> _Problem statement_: Go to the line containing "site EFA_S1_EFA09." in the records below and print it and every following line exactly, on through the line containing "Malawi, site L17, 2019-08-03", then stop.

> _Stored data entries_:

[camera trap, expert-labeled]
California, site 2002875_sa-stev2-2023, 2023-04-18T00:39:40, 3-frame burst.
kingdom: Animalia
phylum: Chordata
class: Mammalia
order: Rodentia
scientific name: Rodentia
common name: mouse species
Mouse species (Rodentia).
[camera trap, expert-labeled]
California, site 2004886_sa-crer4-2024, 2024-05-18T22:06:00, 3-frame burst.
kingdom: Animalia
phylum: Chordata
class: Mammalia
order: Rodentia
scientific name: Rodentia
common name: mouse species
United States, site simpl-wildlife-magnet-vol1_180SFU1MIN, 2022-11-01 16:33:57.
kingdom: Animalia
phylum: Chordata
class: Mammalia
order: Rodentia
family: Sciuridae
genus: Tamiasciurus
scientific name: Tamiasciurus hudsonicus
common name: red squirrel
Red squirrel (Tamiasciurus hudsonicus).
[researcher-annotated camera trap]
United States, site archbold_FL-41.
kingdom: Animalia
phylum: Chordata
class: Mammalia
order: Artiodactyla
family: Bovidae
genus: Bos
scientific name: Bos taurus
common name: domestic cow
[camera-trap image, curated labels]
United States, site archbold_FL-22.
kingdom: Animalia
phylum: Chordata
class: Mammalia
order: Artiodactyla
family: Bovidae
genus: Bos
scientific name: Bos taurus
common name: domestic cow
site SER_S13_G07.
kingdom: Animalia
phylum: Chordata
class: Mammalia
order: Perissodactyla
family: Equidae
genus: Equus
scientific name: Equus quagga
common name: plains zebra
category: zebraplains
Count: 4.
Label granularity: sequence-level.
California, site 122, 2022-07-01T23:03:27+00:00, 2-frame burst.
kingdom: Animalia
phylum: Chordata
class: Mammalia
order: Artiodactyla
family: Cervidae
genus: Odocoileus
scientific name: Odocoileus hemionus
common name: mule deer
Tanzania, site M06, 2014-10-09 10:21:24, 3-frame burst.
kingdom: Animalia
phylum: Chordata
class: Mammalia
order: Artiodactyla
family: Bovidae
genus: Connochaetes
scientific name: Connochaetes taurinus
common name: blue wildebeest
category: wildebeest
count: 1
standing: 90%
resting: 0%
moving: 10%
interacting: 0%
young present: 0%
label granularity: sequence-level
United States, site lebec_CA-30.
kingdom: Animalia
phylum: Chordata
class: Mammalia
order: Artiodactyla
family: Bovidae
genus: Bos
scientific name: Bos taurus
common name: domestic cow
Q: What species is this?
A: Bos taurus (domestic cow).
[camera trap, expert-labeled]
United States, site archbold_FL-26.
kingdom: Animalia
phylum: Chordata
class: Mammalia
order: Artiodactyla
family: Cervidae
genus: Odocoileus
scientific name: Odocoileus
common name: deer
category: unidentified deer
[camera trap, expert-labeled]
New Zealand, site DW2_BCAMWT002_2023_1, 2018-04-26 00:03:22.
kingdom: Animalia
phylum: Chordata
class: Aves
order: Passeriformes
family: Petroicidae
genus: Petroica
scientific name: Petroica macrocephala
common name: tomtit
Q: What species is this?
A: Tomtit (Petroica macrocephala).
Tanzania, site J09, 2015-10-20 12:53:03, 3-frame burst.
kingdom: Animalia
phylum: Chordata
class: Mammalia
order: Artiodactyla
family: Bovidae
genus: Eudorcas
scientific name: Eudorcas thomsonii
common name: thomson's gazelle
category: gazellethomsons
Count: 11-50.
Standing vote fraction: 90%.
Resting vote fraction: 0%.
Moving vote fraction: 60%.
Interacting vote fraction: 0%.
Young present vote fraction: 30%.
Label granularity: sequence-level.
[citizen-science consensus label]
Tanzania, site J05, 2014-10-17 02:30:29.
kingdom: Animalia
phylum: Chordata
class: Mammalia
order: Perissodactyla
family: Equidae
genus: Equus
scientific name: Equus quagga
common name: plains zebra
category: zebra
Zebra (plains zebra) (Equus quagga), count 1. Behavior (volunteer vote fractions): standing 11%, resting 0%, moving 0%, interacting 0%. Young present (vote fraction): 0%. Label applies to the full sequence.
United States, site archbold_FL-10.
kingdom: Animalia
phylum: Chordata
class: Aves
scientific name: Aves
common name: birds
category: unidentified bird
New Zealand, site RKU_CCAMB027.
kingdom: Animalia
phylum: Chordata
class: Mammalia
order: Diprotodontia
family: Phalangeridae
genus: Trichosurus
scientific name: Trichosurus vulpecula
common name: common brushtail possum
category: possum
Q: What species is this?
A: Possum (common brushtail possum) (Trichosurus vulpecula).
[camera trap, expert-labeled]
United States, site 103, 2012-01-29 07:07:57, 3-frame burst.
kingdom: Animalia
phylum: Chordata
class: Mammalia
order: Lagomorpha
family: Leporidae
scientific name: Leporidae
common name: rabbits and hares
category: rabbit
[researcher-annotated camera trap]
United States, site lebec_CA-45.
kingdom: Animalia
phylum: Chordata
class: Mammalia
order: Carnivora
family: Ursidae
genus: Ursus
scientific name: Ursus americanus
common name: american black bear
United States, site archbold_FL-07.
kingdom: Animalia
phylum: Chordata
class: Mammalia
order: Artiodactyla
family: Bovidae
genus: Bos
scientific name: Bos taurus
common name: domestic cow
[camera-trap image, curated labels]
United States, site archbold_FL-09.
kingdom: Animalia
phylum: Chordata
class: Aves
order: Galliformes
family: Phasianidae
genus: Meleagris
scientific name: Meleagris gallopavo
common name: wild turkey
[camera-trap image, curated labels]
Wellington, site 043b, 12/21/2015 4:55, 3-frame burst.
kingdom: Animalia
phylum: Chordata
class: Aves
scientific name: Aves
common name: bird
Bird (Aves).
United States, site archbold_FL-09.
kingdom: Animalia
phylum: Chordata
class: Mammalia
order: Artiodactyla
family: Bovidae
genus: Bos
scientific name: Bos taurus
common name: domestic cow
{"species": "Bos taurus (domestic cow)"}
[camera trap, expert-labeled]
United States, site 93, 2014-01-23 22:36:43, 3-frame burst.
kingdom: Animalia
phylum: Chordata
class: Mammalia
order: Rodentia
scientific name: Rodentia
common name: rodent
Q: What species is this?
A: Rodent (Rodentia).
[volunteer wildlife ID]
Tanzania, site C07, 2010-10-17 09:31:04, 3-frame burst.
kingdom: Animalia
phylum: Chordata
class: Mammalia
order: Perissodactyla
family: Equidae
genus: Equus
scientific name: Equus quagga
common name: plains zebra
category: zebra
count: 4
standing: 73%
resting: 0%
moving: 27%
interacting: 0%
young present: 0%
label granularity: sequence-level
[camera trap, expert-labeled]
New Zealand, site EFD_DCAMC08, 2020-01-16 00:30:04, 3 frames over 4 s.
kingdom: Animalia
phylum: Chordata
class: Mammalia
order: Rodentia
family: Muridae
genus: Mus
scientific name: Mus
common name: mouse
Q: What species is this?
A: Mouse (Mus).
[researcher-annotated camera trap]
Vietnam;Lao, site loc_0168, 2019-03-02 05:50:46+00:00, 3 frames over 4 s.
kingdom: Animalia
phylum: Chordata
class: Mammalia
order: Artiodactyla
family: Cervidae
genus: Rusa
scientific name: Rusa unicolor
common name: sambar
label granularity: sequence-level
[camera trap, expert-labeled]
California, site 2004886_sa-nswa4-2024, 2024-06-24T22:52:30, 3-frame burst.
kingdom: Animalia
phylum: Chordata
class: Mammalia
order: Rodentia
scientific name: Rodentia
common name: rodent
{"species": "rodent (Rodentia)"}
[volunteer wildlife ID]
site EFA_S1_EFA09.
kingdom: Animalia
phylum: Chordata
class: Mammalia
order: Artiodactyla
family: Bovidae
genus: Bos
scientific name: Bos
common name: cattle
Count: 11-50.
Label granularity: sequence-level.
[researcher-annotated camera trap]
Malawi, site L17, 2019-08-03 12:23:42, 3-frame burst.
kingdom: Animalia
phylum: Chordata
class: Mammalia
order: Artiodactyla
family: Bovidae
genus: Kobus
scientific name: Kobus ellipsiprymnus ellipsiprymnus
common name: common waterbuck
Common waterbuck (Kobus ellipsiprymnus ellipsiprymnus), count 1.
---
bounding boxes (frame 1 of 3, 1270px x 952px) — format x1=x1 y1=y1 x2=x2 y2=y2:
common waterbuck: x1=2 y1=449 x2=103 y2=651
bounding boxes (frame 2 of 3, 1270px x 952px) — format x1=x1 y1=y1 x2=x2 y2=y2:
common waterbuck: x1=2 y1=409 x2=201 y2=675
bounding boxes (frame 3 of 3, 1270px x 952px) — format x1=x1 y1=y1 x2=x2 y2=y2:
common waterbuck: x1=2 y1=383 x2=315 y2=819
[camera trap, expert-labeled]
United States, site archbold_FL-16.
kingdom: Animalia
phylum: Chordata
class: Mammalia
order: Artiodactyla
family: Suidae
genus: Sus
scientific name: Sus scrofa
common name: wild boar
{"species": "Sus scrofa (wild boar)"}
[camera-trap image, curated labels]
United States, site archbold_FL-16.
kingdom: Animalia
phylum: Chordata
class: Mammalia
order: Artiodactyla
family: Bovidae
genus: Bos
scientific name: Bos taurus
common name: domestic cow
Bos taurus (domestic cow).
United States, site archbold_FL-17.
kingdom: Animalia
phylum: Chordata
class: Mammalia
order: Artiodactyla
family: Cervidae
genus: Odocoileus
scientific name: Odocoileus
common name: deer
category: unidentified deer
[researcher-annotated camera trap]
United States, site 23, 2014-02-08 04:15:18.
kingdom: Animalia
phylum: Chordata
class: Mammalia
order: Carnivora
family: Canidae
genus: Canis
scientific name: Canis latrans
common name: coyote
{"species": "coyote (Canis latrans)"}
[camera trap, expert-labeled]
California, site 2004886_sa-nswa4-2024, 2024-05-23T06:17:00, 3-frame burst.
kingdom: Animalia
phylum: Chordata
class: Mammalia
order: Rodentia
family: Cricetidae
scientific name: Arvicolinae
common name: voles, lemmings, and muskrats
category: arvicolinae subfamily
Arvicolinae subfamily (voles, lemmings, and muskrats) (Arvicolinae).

> _Final answer_:
site EFA_S1_EFA09.
kingdom: Animalia
phylum: Chordata
class: Mammalia
order: Artiodactyla
family: Bovidae
genus: Bos
scientific name: Bos
common name: cattle
Count: 11-50.
Label granularity: sequence-level.
[researcher-annotated camera trap]
Malawi, site L17, 2019-08-03 12:23:42, 3-frame burst.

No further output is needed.